If Amazon.com were a country, its revenue would make it about the 80th biggest GDP in the world, and now it has its own currency. Recently, owners of a Kindle Fire got a free deposit of 500 Amazon Coins to get their dual citizenship kick CPU-Z download for Windows.
Will people ditch the US dollar in favor of the legal tender of the United States of Amazon? No; the roll out of Amazon Coins is so for “thousands of Kindle Fire apps, games and in-app items at Amazon.com or on your Kindle Fire” – not books or movies. And while purchased coins never expire, promotional coins received for free or as part of another offer only last for a year. Meanwhile, the average lifespan of an electronic device these days is shorter than Napoleon ducking under a pygmy goat. For now anyway, if you ditch the Fire for an iPad, Amazon gets to keep your coins in its jar.
Unlike Bitcoin, the preferred method of anonymous transactions for drug deals and rare earth magnets frowned upon by the Consumer Product Safety Commission, there’s no open exchange market for Amazon Coins. In fact, Amazon says, “Coins cannot be resold, transferred for value, redeemed for cash or applied to any other account, except to the extent required by law”. Even Second Life Linden Dollars can be exchanged for Bitcoins, and then traded back into cash on one of several Bitcoin exchanges.
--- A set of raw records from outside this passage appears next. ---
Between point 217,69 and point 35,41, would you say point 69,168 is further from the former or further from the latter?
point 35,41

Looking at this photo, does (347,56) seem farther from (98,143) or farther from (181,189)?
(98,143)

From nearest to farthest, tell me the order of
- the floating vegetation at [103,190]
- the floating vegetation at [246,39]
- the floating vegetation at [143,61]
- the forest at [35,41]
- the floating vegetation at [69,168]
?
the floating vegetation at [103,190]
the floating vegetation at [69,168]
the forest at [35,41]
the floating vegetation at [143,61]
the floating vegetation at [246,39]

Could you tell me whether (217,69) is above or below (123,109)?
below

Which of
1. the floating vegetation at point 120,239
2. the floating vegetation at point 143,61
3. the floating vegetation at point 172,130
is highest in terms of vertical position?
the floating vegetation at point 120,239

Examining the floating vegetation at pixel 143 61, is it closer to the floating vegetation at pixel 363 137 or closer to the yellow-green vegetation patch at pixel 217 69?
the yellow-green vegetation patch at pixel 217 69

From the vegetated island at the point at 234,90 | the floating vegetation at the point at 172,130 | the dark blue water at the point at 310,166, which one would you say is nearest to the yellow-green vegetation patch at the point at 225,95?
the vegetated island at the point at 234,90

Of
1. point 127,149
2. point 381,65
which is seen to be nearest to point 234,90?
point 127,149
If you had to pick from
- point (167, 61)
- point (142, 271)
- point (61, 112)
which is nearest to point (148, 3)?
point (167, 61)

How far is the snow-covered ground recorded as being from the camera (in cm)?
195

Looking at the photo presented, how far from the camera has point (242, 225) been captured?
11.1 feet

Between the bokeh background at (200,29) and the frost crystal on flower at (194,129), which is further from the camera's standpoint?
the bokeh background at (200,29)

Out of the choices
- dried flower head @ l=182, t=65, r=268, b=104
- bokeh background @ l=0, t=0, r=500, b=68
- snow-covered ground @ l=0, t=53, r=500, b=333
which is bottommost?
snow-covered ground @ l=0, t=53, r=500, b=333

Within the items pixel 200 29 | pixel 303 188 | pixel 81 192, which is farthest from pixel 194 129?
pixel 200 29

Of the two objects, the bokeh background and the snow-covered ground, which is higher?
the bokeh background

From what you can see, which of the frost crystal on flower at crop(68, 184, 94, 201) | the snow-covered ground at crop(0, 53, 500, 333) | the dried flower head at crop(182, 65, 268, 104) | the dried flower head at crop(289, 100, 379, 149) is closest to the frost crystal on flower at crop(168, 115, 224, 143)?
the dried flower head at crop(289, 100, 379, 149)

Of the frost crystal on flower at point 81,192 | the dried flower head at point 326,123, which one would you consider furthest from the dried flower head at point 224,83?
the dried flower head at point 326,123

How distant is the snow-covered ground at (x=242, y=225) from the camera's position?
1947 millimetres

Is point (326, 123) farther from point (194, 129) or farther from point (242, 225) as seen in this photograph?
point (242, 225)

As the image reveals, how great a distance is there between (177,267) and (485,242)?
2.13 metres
Amazon is selling their coins at a discount – 500 coins for $4.80 up to 10,000 coins for $90.00 – and that seems like a good deal. At up to a 10% discount, it’s like avoiding the Internet sales tax that may be implemented in the future if Congress gets its way. Contrast this with Microsoft who also uses a point system on the Xbox Marketplace, but gives only 80 points per dollar. If you’re Microsoft, you give or sell points to buy apps and games, plus increase consumer wallet-share of other products such as Skype calling on which the points can be spent.
It’s All About the App
Google and Apple and Microsoft all have their own app distribution systems, and Amazon has their hardware platform Kindle already so why not? Amazon wants to expand its share of the tablet market while pushing e-books, games merchandise, but needs more apps developed, so just like Microsoft’s Xbox Marketplace point system, Amazon Coins serve to incent developers to offer Fire versions and share the revenue, soften the sticker shock of purchases, plus get consumers hooked into other offerings such as the rumored Amazon set-top box.
Said one reviewer on Amazon: “I can’t see this coin thing being good AT ALL. Not only does it hide the true cost of any content or items being sold, but it neglects to protect the balance on the account if an unauthorized user gets hold of any portable device with 1-click enabled”.
1-click, by the way, is the only way to purchase Amazon Coins. There’s no add-to-cart-and-think-about-it option, and the coins are nonrefundable. As far as hiding the true cost, it’s true. 10,000 points is easier to spend than $90.00US, because it’s not real money, right? In that case, I’d like to share my Amazon Wish List with you, because I have a birthday coming up, and it’s just points after all.